What the task asks — Transcribe every line, keeping it exact.

Provided material —
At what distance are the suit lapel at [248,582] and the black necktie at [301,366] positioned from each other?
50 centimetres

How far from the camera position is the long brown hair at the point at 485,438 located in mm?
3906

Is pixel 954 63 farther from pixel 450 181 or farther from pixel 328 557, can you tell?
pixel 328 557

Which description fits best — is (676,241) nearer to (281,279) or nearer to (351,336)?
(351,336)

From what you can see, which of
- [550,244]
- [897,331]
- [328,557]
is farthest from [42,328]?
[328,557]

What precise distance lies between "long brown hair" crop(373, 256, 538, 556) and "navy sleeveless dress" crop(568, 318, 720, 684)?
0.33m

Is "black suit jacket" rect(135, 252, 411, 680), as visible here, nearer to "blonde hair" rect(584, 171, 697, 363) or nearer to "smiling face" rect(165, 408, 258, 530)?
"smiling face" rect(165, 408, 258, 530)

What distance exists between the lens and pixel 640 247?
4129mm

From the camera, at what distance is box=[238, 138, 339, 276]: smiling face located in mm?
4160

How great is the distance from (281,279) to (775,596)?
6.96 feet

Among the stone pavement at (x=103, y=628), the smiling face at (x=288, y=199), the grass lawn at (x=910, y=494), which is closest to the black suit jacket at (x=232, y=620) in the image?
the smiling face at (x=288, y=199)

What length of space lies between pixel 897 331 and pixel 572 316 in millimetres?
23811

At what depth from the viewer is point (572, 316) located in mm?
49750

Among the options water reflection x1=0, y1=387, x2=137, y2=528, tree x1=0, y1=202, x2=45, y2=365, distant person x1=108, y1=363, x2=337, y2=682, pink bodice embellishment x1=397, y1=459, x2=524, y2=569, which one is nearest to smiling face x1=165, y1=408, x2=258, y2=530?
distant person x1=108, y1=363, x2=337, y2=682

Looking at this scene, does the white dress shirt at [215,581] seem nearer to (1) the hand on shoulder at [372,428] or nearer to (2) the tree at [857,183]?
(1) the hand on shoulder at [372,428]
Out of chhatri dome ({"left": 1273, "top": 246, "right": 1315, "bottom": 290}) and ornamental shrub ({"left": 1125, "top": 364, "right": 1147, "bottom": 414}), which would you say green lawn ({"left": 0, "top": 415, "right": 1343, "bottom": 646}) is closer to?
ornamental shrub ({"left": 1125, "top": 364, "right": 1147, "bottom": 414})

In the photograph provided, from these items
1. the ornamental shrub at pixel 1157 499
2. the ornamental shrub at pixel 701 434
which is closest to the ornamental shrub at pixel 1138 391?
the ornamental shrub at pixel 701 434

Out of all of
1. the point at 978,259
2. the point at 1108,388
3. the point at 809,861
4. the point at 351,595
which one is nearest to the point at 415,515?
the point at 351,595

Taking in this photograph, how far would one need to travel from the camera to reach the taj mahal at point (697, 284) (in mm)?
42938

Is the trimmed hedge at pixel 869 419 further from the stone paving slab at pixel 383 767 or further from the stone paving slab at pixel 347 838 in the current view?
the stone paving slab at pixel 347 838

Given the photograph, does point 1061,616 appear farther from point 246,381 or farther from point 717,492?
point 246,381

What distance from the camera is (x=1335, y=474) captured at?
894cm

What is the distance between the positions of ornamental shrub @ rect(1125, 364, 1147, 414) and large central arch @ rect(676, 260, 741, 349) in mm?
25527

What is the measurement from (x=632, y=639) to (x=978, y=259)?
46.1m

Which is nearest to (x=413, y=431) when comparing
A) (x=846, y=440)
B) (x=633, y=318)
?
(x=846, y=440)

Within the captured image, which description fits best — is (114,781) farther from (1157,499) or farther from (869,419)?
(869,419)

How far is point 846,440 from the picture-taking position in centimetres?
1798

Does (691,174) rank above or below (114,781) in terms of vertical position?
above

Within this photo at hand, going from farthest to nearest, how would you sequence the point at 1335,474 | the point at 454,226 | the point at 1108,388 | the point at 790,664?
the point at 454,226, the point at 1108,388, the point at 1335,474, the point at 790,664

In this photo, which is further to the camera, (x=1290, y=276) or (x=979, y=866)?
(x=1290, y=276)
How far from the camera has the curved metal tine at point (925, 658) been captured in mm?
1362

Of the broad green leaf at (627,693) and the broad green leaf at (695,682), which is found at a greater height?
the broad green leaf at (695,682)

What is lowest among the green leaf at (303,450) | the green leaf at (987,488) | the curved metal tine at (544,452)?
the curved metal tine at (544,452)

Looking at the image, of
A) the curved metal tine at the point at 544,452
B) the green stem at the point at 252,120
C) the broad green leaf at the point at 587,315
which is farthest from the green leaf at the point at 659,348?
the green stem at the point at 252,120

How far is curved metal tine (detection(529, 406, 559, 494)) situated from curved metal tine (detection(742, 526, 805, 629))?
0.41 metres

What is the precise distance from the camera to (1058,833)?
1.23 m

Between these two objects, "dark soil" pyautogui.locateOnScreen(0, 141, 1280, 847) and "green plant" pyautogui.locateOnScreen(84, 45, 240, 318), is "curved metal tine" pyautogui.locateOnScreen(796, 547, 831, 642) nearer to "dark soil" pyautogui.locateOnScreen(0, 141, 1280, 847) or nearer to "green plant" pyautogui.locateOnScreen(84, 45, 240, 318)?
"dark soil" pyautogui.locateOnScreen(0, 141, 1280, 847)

Output for this exercise —
At what distance are the suit lapel at [248,582] and the black necktie at [301,366] positioned from each other?
50 centimetres

How far from the camera position is the long brown hair at the point at 485,438 located in mm?
3906

Is pixel 954 63 farther from pixel 450 181 or farther from pixel 328 557, can you tell?
pixel 328 557

Which description fits best — is (676,241) nearer to (281,279) or nearer to (351,336)?
(351,336)

From what you can see, which of
- [550,244]
- [897,331]
- [328,557]
is farthest from [42,328]?
[328,557]

What precise distance lies between "long brown hair" crop(373, 256, 538, 556) and "navy sleeveless dress" crop(568, 318, 720, 684)?
0.33m

Is "black suit jacket" rect(135, 252, 411, 680), as visible here, nearer to "blonde hair" rect(584, 171, 697, 363) or nearer to "smiling face" rect(165, 408, 258, 530)?
"smiling face" rect(165, 408, 258, 530)

What distance exists between the lens and pixel 640 247?
4129mm

From the camera, at what distance is box=[238, 138, 339, 276]: smiling face located in mm?
4160

How great is the distance from (281,279) to (775,596)?
6.96 feet

Among the stone pavement at (x=103, y=628), the smiling face at (x=288, y=199), the grass lawn at (x=910, y=494), which is closest to the black suit jacket at (x=232, y=620) in the image?
the smiling face at (x=288, y=199)

What length of space lies between pixel 897 331 and pixel 572 316 in millimetres?
23811

At what depth from the viewer is point (572, 316) located in mm?
49750

Among the options water reflection x1=0, y1=387, x2=137, y2=528, tree x1=0, y1=202, x2=45, y2=365, distant person x1=108, y1=363, x2=337, y2=682, pink bodice embellishment x1=397, y1=459, x2=524, y2=569, which one is nearest to smiling face x1=165, y1=408, x2=258, y2=530?
distant person x1=108, y1=363, x2=337, y2=682

Looking at this scene, does the white dress shirt at [215,581] seem nearer to (1) the hand on shoulder at [372,428] or nearer to (2) the tree at [857,183]?
(1) the hand on shoulder at [372,428]
Out of chhatri dome ({"left": 1273, "top": 246, "right": 1315, "bottom": 290}) and ornamental shrub ({"left": 1125, "top": 364, "right": 1147, "bottom": 414}), which would you say green lawn ({"left": 0, "top": 415, "right": 1343, "bottom": 646}) is closer to?
ornamental shrub ({"left": 1125, "top": 364, "right": 1147, "bottom": 414})

In the photograph provided, from these items
1. the ornamental shrub at pixel 1157 499
2. the ornamental shrub at pixel 701 434
which is closest to the ornamental shrub at pixel 1138 391?
the ornamental shrub at pixel 701 434

Out of all of
1. the point at 978,259
2. the point at 1108,388
3. the point at 809,861
4. the point at 351,595
which one is nearest to the point at 415,515?
the point at 351,595

Taking in this photograph, how far would one need to travel from the camera to reach the taj mahal at point (697, 284) (in mm)?
42938

Is the trimmed hedge at pixel 869 419 further from the stone paving slab at pixel 383 767 or further from the stone paving slab at pixel 347 838 in the current view?
the stone paving slab at pixel 347 838

Given the photograph, does point 1061,616 appear farther from point 246,381 or farther from point 717,492?
point 246,381

What distance from the camera is (x=1335, y=474) captured at?
894cm

What is the distance between the positions of ornamental shrub @ rect(1125, 364, 1147, 414) and large central arch @ rect(676, 260, 741, 349) in mm?
25527

What is the measurement from (x=632, y=639) to (x=978, y=259)?
46.1m

Which is nearest to (x=413, y=431) when comparing
A) (x=846, y=440)
B) (x=633, y=318)
?
(x=846, y=440)

Within the captured image, which description fits best — is (114,781) farther from (1157,499) or farther from (869,419)?
(869,419)

How far is point 846,440 from the picture-taking position in centimetres?
1798

Does (691,174) rank above or below (114,781) in terms of vertical position?
above

Within this photo at hand, going from farthest to nearest, how would you sequence the point at 1335,474 | the point at 454,226 | the point at 1108,388 | the point at 790,664?
the point at 454,226, the point at 1108,388, the point at 1335,474, the point at 790,664

In this photo, which is further to the camera, (x=1290, y=276) or (x=979, y=866)?
(x=1290, y=276)
How far from the camera has the curved metal tine at point (925, 658) been captured in mm?
1362

Of the broad green leaf at (627,693) and the broad green leaf at (695,682), which is found at a greater height?
the broad green leaf at (695,682)

What is lowest among the green leaf at (303,450) | the green leaf at (987,488) | the curved metal tine at (544,452)?
the curved metal tine at (544,452)

Looking at the image, of
A) the curved metal tine at the point at 544,452
B) the green stem at the point at 252,120
C) the broad green leaf at the point at 587,315
which is farthest from the green leaf at the point at 659,348?
the green stem at the point at 252,120

How far is curved metal tine (detection(529, 406, 559, 494)) situated from curved metal tine (detection(742, 526, 805, 629))?
0.41 metres

What is the precise distance from the camera to (1058,833)?
1.23 m

Between these two objects, "dark soil" pyautogui.locateOnScreen(0, 141, 1280, 847) and "green plant" pyautogui.locateOnScreen(84, 45, 240, 318), is "curved metal tine" pyautogui.locateOnScreen(796, 547, 831, 642) nearer to "dark soil" pyautogui.locateOnScreen(0, 141, 1280, 847) or nearer to "green plant" pyautogui.locateOnScreen(84, 45, 240, 318)?
"dark soil" pyautogui.locateOnScreen(0, 141, 1280, 847)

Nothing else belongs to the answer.